Multiple people have independently said the same thing. When it comes to matters like balance or fun, it’s really hard to know what is best. There is no clear answer like the ones for typos or loopholes. When multiple people say “I feel like this game isn’t balanced so well,” it doesn’t matter if your game is balanced perfectly in an Excel spreadsheet according to infallible mathematics. When a good portion of your play-testers feel like something’s wrong with your game, then something is probably wrong with your game. In fact, “majority rule” is one of the best ways to gauge the quality of your game when it comes to matters of taste.


Feedback is associated with actions that confirm the feedback. Imagine a player spends a minute or two organizing their hand, slowing down the game, and they say “you know, these cards are awfully fiddly.” It might be a problem if they took a minute or two without saying something. It might be a problem if they complained it was fiddly but only took a few seconds. Yet if both are happening at the same time, then something is up. Likewise, if a player says, “I don’t know what to do here,” and proceeds to make an absolutely bonkers strategic error, then your game may need clarification in some areas.


Despite my scientific rigor in recording feedback, there is a reason I refer to play-testing as The Art of the Play-Test in a prior article. The guidelines above are made to help you determine when play-testing feedback is useful and when it is not. Yet I can offer no certainty, no absolutes, and no rubrics.
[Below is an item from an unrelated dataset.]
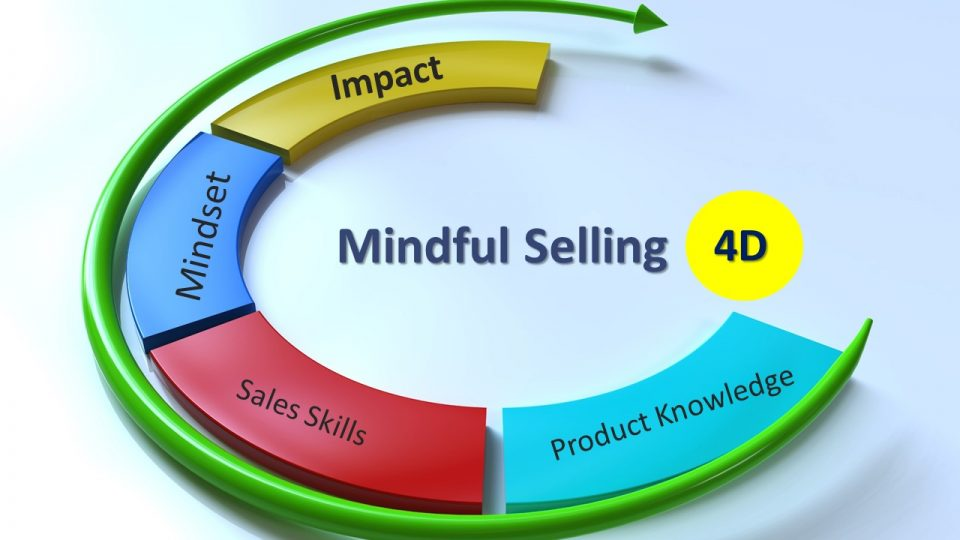 mindful selling 4D slide - Product knowledge, sales skills, mindset, impact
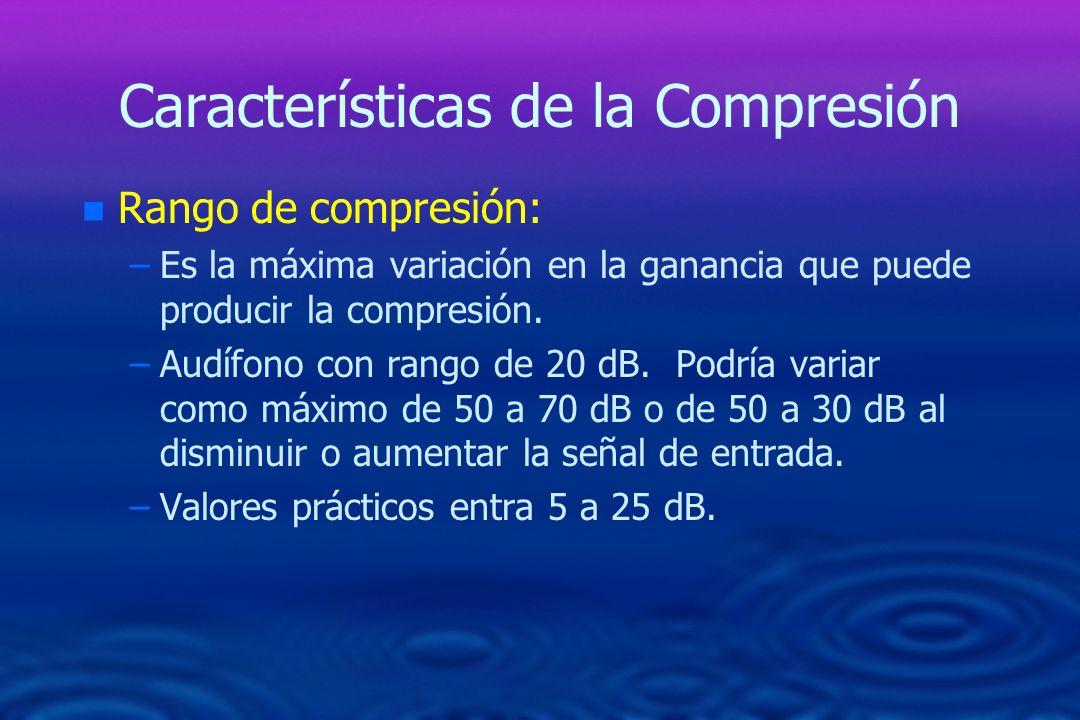 Características de la Compresión n n Rango de compresión: – –Es la máxima variación en la ganancia que puede producir la compresión. – –Audífono con r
The decisions you make here are where game development becomes an art form – a matter of taste, judgement, and care.




Most Important Highways & Byways Updates

  • Chugging right along in play-testing. I need to make some minor updates to balance and polish the game a bit, but everybody who’s tested it so far has liked it. That’s rare and I’m thankful.
  • James has delivered some card art templates. It’s nothing flashy and it’s nothing that shares particularly well. Despite this, please understand that this is the basis of our workflow from here on out, making it good progress.